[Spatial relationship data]
__________
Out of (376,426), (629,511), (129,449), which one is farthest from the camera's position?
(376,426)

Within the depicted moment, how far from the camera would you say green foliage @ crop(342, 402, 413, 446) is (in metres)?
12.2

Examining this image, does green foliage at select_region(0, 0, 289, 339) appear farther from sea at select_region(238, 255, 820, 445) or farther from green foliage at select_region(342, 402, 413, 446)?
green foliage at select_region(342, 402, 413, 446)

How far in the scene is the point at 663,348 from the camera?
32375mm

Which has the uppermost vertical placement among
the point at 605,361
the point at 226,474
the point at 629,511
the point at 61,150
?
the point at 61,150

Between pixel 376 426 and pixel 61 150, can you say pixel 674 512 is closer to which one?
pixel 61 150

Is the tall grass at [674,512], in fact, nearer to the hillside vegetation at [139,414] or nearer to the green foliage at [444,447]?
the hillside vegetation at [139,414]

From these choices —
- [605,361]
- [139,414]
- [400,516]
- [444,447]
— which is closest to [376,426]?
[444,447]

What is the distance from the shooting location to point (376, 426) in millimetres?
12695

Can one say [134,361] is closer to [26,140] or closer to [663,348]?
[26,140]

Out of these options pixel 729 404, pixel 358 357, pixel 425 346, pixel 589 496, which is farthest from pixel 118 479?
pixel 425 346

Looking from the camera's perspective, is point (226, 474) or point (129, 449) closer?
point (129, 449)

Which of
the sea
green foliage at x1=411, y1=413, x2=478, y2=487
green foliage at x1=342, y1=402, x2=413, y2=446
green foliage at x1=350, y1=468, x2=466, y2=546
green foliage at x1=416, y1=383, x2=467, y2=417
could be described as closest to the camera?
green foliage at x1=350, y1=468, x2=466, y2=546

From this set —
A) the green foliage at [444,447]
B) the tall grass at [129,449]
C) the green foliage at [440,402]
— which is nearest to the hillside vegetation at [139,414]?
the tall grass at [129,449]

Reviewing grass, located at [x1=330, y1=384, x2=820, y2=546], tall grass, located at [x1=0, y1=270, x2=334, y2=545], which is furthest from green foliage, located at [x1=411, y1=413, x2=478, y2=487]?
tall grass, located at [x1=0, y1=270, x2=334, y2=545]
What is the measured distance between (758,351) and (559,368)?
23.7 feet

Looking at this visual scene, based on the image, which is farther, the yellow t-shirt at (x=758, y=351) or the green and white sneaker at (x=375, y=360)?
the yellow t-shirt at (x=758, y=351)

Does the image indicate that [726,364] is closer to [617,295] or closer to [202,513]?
__________
Copy out all of the material above word for word, keeping every line unchanged and in the same order.

**Solved exercise:**
Out of (376,426), (629,511), (129,449), which one is farthest from the camera's position?
(376,426)

Within the depicted moment, how far from the camera would you say green foliage @ crop(342, 402, 413, 446) is (in metres)?
12.2

Examining this image, does green foliage at select_region(0, 0, 289, 339) appear farther from sea at select_region(238, 255, 820, 445) or farther from green foliage at select_region(342, 402, 413, 446)?
green foliage at select_region(342, 402, 413, 446)

How far in the scene is the point at 663,348 from the camera?
32375mm

Which has the uppermost vertical placement among
the point at 605,361
the point at 226,474
the point at 629,511
the point at 61,150
?
the point at 61,150

Between pixel 376 426 and pixel 61 150, can you say pixel 674 512 is closer to which one?
pixel 61 150

Is the tall grass at [674,512], in fact, nearer to the hillside vegetation at [139,414] or nearer to the green foliage at [444,447]?
the hillside vegetation at [139,414]

From these choices —
- [605,361]
- [139,414]
- [400,516]
- [444,447]
— which is closest to [376,426]?
[444,447]

What is the distance from the shooting location to point (376, 426) in millimetres?
12695

Can one say [134,361] is closer to [26,140] or closer to [663,348]?
[26,140]

Out of these options pixel 729 404, pixel 358 357, pixel 425 346, pixel 589 496, which is farthest from pixel 118 479?
pixel 425 346

Looking from the camera's perspective, is point (226, 474) or point (129, 449) closer?
point (129, 449)

Which of
the sea
green foliage at x1=411, y1=413, x2=478, y2=487
green foliage at x1=342, y1=402, x2=413, y2=446
green foliage at x1=350, y1=468, x2=466, y2=546
green foliage at x1=416, y1=383, x2=467, y2=417
could be described as closest to the camera?
green foliage at x1=350, y1=468, x2=466, y2=546

From this set —
A) the green foliage at [444,447]
B) the tall grass at [129,449]
C) the green foliage at [440,402]
— which is nearest to the hillside vegetation at [139,414]?
the tall grass at [129,449]

Reviewing grass, located at [x1=330, y1=384, x2=820, y2=546], tall grass, located at [x1=0, y1=270, x2=334, y2=545], which is furthest from green foliage, located at [x1=411, y1=413, x2=478, y2=487]?
tall grass, located at [x1=0, y1=270, x2=334, y2=545]
What is the measured distance between (758,351) and (559,368)?
23.7 feet

Looking at this visual scene, based on the image, which is farther, the yellow t-shirt at (x=758, y=351) or the green and white sneaker at (x=375, y=360)?
the yellow t-shirt at (x=758, y=351)

Does the image indicate that [726,364] is closer to [617,295] or closer to [202,513]?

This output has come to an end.